▶ [Document text]
— begin —
I'm really hoping that they do the right thing and am completely saddened at the fact that I will probably NEVER return to Mexico now because this has just tainted me. 
I will keep you updated 
Amanda


----------



## theo (Nov 29, 2017)

Momanda said:


> <snip> We signed up and read through everything the next day with clear ( sober) heads only to realize what a big mistake we had made ..... *we went back and canceled ... the sales manager said no problem*... <snip> ... Now it's going on week 3... <snip>
> I'm really hoping that they do the right thing...



I'm a bit concerned about your somewhat vague summary that "we went back and canceled", as well as "the sales manager said no problem".
Sadly, timeshare sales weasels are notorious liars and those in Mexico are certainly among the most deceitful to be found anywhere on the planet.

Did you submit your contract cancellation *in writing and signed*, obtaining a receipt or some other written acknowledgement when you submitted it?
— end —
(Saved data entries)
— begin —
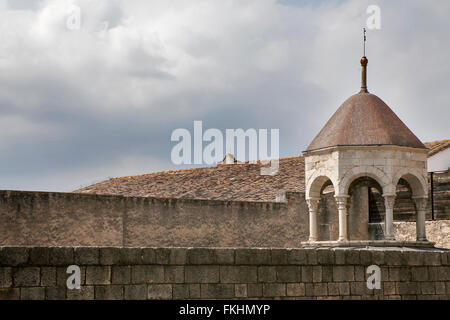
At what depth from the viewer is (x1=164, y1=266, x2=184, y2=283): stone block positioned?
9812mm

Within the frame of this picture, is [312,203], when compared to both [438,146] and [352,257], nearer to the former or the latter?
[352,257]

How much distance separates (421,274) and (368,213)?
32.1ft

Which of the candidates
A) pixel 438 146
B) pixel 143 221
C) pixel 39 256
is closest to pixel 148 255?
pixel 39 256

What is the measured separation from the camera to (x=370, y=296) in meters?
11.3

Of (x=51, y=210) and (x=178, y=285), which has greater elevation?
(x=51, y=210)

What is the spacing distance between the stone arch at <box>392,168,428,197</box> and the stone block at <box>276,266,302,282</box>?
14.5 feet

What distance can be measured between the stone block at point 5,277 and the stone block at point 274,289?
11.6 feet

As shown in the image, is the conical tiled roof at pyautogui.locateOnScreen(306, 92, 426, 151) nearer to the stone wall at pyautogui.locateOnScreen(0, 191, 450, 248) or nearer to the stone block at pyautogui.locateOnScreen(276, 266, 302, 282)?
the stone block at pyautogui.locateOnScreen(276, 266, 302, 282)

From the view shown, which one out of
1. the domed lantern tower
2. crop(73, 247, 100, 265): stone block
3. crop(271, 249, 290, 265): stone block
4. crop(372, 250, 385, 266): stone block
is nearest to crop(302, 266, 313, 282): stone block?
crop(271, 249, 290, 265): stone block

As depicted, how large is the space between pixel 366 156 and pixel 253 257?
4.89 metres

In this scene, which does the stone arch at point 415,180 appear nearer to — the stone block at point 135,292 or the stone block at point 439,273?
the stone block at point 439,273

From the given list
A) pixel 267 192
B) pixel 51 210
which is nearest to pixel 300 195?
pixel 267 192

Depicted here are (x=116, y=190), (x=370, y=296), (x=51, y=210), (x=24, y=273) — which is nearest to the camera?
(x=24, y=273)

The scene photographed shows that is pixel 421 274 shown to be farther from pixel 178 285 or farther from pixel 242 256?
pixel 178 285
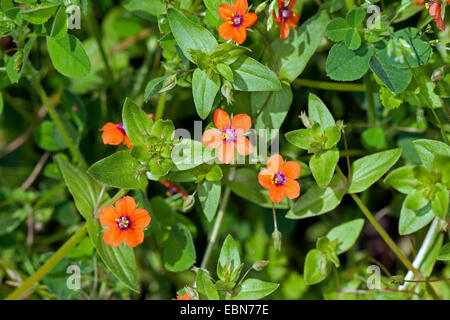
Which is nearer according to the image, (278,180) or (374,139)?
(278,180)

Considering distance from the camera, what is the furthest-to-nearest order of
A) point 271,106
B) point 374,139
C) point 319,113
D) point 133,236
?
point 374,139, point 271,106, point 319,113, point 133,236

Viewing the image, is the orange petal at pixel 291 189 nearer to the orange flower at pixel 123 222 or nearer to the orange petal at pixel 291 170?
the orange petal at pixel 291 170

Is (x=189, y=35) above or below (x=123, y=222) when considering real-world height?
above

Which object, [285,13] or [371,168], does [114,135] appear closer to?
[285,13]

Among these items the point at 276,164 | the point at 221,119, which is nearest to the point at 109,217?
the point at 221,119

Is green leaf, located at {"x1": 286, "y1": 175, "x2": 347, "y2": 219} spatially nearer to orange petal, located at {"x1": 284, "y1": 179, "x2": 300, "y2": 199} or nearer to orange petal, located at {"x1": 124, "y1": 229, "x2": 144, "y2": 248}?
orange petal, located at {"x1": 284, "y1": 179, "x2": 300, "y2": 199}

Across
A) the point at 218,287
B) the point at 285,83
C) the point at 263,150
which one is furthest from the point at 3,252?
the point at 285,83

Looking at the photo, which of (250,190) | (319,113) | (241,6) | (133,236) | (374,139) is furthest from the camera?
(374,139)

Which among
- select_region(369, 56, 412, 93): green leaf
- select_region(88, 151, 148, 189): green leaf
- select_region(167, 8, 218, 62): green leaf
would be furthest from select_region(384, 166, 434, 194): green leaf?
select_region(88, 151, 148, 189): green leaf
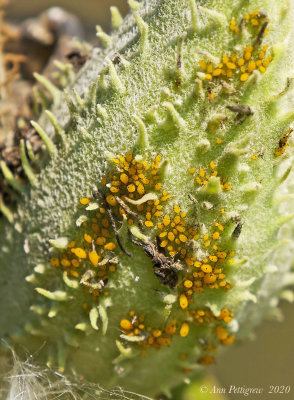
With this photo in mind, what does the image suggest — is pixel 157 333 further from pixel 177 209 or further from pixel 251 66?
pixel 251 66

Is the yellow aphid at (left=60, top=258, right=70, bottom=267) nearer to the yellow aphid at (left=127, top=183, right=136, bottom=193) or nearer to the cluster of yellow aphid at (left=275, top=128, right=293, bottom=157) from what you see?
the yellow aphid at (left=127, top=183, right=136, bottom=193)

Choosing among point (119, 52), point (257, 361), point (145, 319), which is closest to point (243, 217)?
point (145, 319)

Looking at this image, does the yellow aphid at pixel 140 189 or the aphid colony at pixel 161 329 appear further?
the aphid colony at pixel 161 329

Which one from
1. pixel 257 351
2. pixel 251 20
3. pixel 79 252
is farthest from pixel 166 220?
pixel 257 351

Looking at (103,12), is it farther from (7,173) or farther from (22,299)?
(22,299)

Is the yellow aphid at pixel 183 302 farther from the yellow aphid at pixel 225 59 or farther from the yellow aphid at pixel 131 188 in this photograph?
the yellow aphid at pixel 225 59

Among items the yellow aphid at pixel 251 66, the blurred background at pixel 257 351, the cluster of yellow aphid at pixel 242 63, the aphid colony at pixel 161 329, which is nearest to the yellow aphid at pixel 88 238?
the aphid colony at pixel 161 329

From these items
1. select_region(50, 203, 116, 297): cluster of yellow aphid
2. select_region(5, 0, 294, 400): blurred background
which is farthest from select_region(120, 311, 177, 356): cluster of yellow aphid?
select_region(5, 0, 294, 400): blurred background
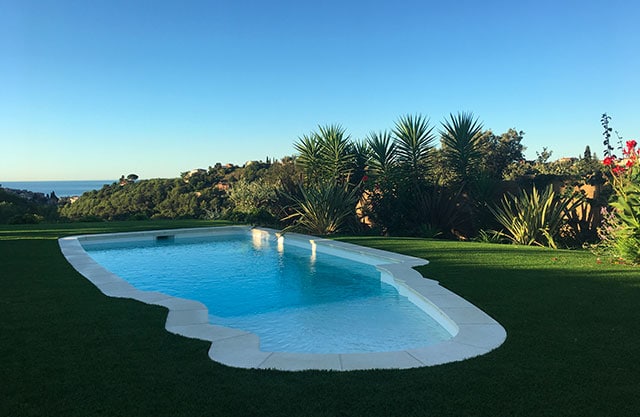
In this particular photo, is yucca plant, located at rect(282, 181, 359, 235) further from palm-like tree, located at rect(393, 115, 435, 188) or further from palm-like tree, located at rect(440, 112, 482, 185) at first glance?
palm-like tree, located at rect(440, 112, 482, 185)

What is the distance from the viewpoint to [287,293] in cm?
703

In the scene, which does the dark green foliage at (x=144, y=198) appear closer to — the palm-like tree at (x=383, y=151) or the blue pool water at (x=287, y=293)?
the palm-like tree at (x=383, y=151)

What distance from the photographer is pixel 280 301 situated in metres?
6.49

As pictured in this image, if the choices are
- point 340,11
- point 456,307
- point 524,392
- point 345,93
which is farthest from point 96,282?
point 345,93

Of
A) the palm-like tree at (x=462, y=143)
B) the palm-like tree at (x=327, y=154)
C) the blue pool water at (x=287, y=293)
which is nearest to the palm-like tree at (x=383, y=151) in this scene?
the palm-like tree at (x=327, y=154)

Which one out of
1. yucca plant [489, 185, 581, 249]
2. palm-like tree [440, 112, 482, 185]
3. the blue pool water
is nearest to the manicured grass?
the blue pool water

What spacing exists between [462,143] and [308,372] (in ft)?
40.9

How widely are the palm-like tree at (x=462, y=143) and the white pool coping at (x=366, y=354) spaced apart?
— end —
▶ [Task set]
a – In the forum thread, timeshare salespeople in which country are called among the most deceitful anywhere on the planet?
b – Report every line of the listing that contains the word "nearer", treating uppercase and lowercase as different.

▶ [Solutions to each task]
a – Mexico

b –
Within the frame of this picture, is [312,203], when compared to both [438,146] and [352,257], nearer to the former or the latter?
As shown in the image, is the conical tiled roof at pyautogui.locateOnScreen(306, 92, 426, 151) nearer to the stone wall at pyautogui.locateOnScreen(0, 191, 450, 248) or nearer to the stone block at pyautogui.locateOnScreen(276, 266, 302, 282)?
In this scene, which does the stone arch at point 415,180 appear nearer to — the stone block at point 135,292 or the stone block at point 439,273?
Which is nearer according to the image, (278,180) or (374,139)?
Viewing the image, is the orange petal at pixel 291 189 nearer to the orange flower at pixel 123 222 or nearer to the orange petal at pixel 291 170?
Is green leaf, located at {"x1": 286, "y1": 175, "x2": 347, "y2": 219} spatially nearer to orange petal, located at {"x1": 284, "y1": 179, "x2": 300, "y2": 199} or nearer to orange petal, located at {"x1": 124, "y1": 229, "x2": 144, "y2": 248}?
Is the yellow aphid at (left=60, top=258, right=70, bottom=267) nearer to the yellow aphid at (left=127, top=183, right=136, bottom=193) or nearer to the cluster of yellow aphid at (left=275, top=128, right=293, bottom=157) from what you see?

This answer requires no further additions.